También van las niñas y los niños del mundo, apretando sus manitos, encogiendo sus sueños para una próxima vida, atestados, sobre una bicicleta de ruedas cuadradas. Y con ese ir, también van sus ojitos gastados y sus infancias manufacturadas. Ahí van los niños y niñas del mundo, bastardeados, consternados, serios, con la felicidad entre las uñas.
Ahí van los viejos del mundo, quienes durante un tiempo largo y profundo, supieron pedalear una bicicleta de ruedas cuadradas. Van, con las manos hechas añicos, redoblando un esfuerzo imperdonable, pero real. También van, sabiendo que han insistido, infatigablemente, irreductiblemente, sobre una bicicleta de ruedas cuadradas que siempre pareció rodar, pero que nunca rodó. Los viejos del mundo cachetean años y de jóvenes, se mueren viejos.
Ahí van los hombres y mujeres del mundo, las niñas y los niños del mundo, los trabajadores y trabajadoras del mundo, los oprimidos, los esclavizados, los ninguneados del mundo, trepándose a una bicicleta de ruedas cuadradas.
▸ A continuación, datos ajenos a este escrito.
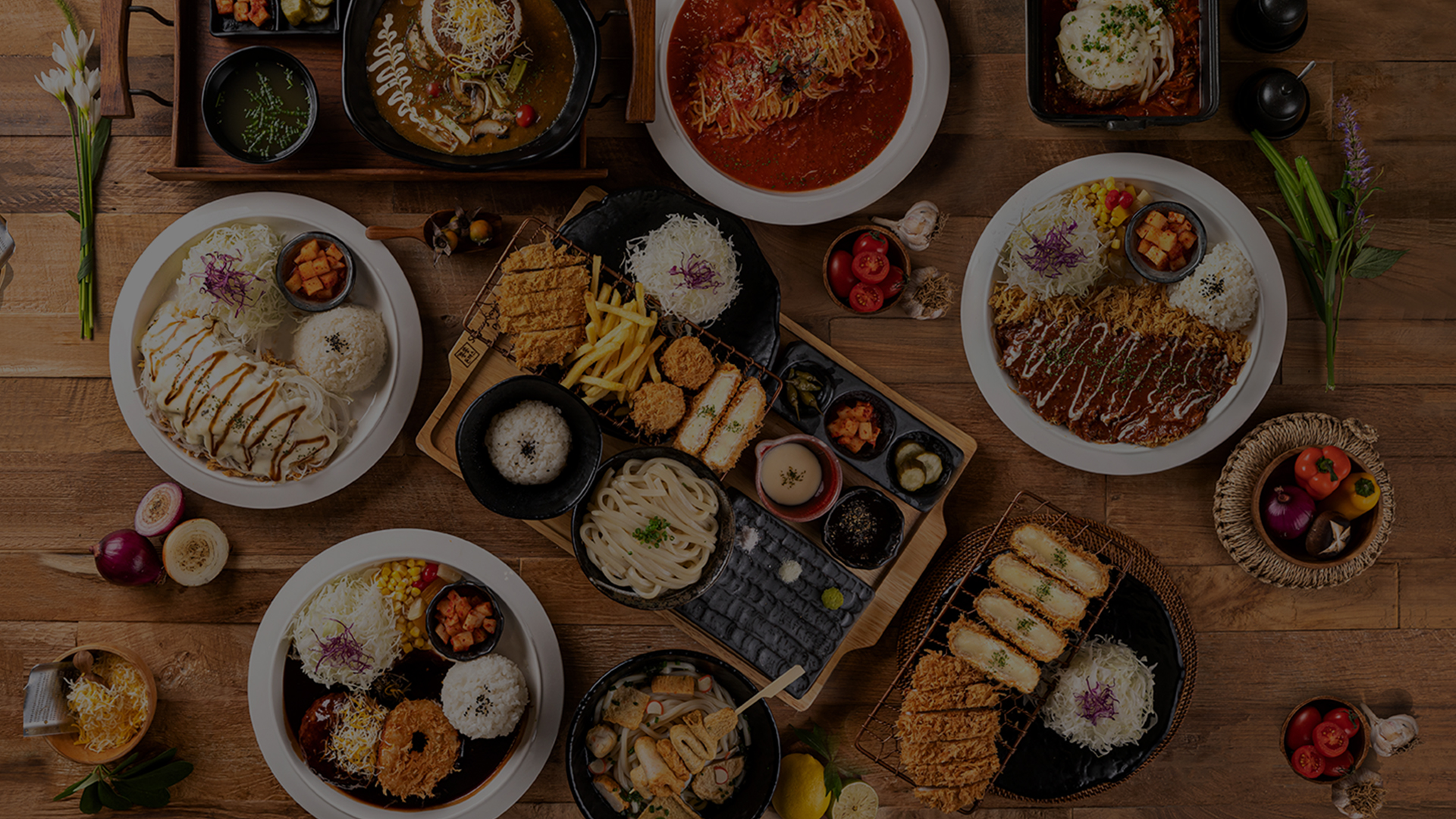 쑝쑝돈까스 반응형 웹사이트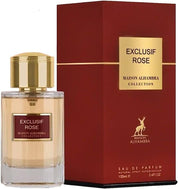 Exclusif rose EDP (100ml) Perfume Spray by Lattafa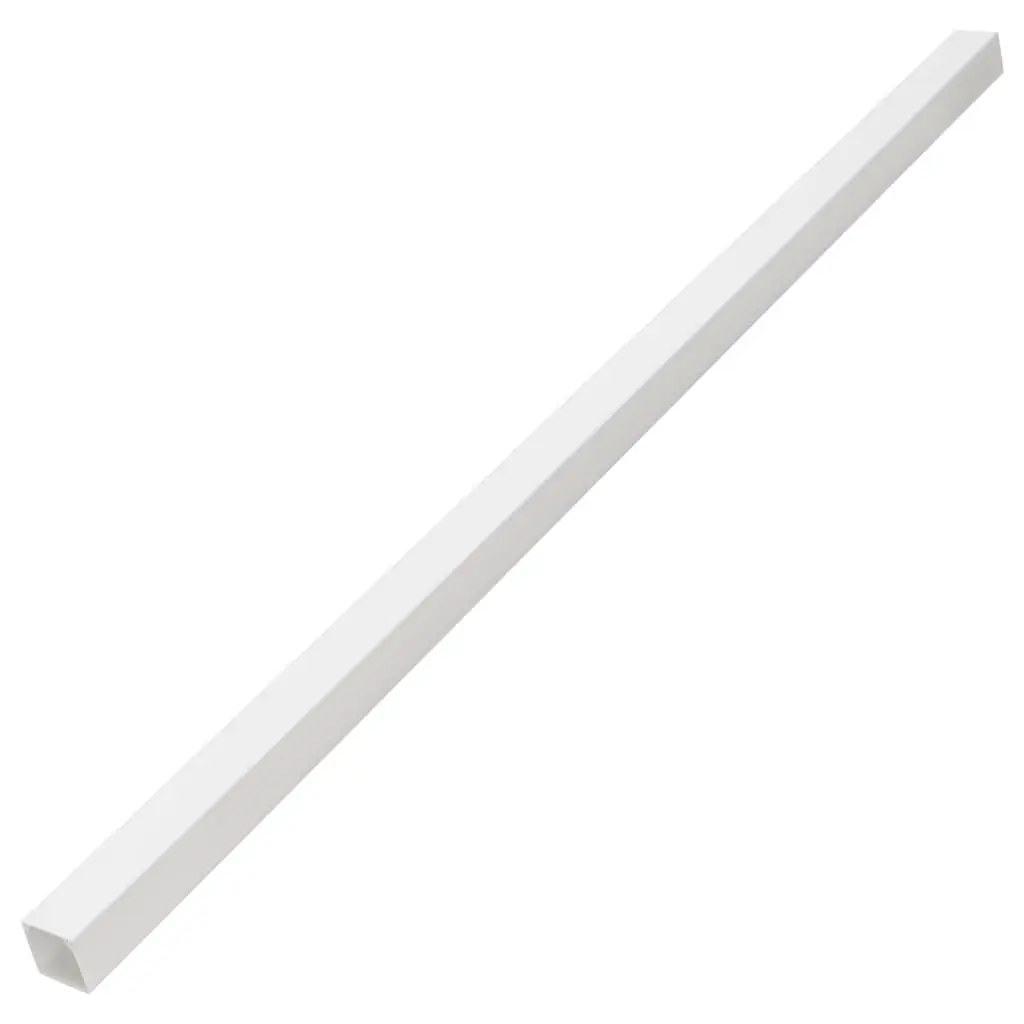Self-Adhesive Cable Trunking 30x15mm 10m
Y en ese trayecto, caen muchos. Caen de muerte súbita, de muerte política, de muerte feroz.
Ahí van todos / ahí vamos todos, sacudidos detrás de un mecanismo tosco y servil. Detrás de un mecanismo cínico y voraz. Detrás de un mecanismo siniestro y maquiavélico que comulga traición y avaricia, melancolía y lucha. Revolución y derrota. Revolución y triunfo.
Ahí vamos, los hombres y las mujeres del mundo, convenciéndonos, de a poco, gota a gota, paso a paso, de que la deuda externa mata. De que la bicicleta de rudas cuadradas, nunca podrá rodar. De que la deuda externa tiene ruedas cuadradas, y rueda, pero no en este mundo. No, en el mundo de los sacudidos. De los menoscabados. De los prisioneros. Ahí nos vamos dando cuenta, de a poco, gota a gota, que la deuda externa no puede más que matar, y que es, sí, lo es, necesario, si, lo es, completamente necesario, dejar la bicicleta de ruedas cuadradas, dejarla ahí, nunca va a rodar.